With help from the New Hampshire Charitable Foundation’s Community Crisis Action Fund, Langlois’s team organized with their school districts to extend counselors’ work through the summer. Twenty one of the 26 school districts within the NCES consortium kept counselors working over the summer with help from the grant.
“School counselors are such important mentors and points of connection in students’ lives,” said Michael Turmelle, director of education and career initiatives at the Charitable Foundation. “Keeping that connection going over this summer – especially for children who are most isolated, in this time that is so challenging for everyone – reminds them that their school community cares about them, and wants them to be eager and ready to learn in the fall.”
At School Administrative Unit 58, superintendent Ronna Cadarette says her counselors were able to keep contact with 74 different children and families this summer. Not only was that helpful in addressing the anxieties that might have been growing from isolation and remote learning, she says, it seemed to help alleviate families’ worries about restarting school this fall.
“For families that had trepidation about coming back to school, this ability to stay connected and to understand what school may look like, that’s built confidence,” Cadarette says.
Counselors such as Jennifer Lyon, who works at Groveton Elementary School, organized not only individual sessions, but time for peer-to-peer connection.
“My time included weekly lunch bunches, which gave students a time to talk to other peers and play games,” Lyon says. “Overall, I feel that it was a valuable opportunity and our students benefited greatly.”
True-Carter, from Edward Fenn Elementary, found herself doing everything from exchanging jokes to watching a virtual fashion show to having a young student give her a Google Chromebook introduction to the family cat.
“It was so important to have this person from a school setting enter their worlds,” she says.
This was especially true for students who were particularly isolated, perhaps because they lived with elderly relatives or others with elevated risk for contracting COVID.
“I’m an adult, but I know their friends, I am connected to this place,” she says. “And I was able to let them vent. They could tell me just how unfair it felt. How bored they were. I could help change their mindsets – to ‘yes, it’s tough. But you are doing this because you have family members who are more vulnerable.

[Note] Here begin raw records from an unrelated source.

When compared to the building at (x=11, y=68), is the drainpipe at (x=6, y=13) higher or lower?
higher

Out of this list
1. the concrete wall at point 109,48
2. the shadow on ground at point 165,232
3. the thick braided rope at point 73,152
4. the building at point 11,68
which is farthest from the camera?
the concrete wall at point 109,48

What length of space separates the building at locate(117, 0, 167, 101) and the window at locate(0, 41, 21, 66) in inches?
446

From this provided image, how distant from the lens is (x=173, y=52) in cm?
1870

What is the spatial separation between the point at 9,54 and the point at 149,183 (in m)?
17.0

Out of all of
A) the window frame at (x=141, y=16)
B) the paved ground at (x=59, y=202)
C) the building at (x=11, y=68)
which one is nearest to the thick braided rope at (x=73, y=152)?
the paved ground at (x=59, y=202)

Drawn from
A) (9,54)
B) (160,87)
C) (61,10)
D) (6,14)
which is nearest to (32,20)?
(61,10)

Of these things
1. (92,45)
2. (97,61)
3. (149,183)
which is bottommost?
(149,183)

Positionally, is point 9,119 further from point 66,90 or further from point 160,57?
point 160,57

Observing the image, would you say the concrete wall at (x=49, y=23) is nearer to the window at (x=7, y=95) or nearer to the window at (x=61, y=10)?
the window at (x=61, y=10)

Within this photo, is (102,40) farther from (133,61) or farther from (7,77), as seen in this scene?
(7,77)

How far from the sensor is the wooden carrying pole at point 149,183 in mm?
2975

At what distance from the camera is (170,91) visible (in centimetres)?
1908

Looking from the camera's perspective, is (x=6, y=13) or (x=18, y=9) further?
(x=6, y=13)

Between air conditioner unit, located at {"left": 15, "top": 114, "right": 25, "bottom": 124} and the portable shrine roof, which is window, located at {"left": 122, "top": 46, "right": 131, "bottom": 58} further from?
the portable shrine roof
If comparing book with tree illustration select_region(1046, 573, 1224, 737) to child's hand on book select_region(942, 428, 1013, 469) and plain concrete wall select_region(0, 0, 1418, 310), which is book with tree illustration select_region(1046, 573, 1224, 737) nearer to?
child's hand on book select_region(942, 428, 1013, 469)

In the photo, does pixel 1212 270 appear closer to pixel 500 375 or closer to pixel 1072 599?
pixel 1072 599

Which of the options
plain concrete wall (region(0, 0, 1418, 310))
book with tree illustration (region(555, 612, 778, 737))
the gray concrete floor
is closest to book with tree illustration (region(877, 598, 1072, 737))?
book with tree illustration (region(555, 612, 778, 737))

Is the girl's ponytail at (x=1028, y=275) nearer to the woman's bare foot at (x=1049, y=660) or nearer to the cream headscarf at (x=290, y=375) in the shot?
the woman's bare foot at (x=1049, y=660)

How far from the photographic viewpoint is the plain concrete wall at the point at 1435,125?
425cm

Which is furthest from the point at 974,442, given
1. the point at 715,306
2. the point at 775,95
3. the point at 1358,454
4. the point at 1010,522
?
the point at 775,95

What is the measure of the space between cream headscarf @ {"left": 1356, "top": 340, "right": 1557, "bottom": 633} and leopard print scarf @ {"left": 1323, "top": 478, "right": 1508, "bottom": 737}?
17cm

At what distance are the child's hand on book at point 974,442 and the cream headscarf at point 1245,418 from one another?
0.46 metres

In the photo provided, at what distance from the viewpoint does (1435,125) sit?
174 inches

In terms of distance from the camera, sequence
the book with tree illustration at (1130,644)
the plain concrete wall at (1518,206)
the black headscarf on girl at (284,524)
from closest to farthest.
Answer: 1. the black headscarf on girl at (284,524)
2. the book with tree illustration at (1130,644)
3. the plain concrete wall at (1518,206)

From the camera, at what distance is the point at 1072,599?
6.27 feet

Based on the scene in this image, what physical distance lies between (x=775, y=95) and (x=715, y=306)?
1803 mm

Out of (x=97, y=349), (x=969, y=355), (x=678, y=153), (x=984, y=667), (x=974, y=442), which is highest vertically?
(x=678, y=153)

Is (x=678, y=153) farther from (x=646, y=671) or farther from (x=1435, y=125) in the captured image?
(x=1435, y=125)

What you are doing has a purpose.’”
True-Carter’s students also were able to participate in chat groups, monitored by both the school and parents, to connect with each other. Sometimes they would include Principal Binette.
“It would be a group of fourth graders, say, and they’d be having a chat saying ‘hey, how are you guys?” Binette recalls.
Now, Binette says, she is hopeful that students will be more ready to return to school, even if she and the rest of her staff recognize that many children may need more care than usual before being able to delve into schoolwork.
“We are experiencing a collective trauma,” True-Carter says. “All of our lives are being affected by this …now it is about offering these students a relationship, knowing that people care exactly where they’re at, and then providing them coping skills so that they are available for the academic learning to take place.”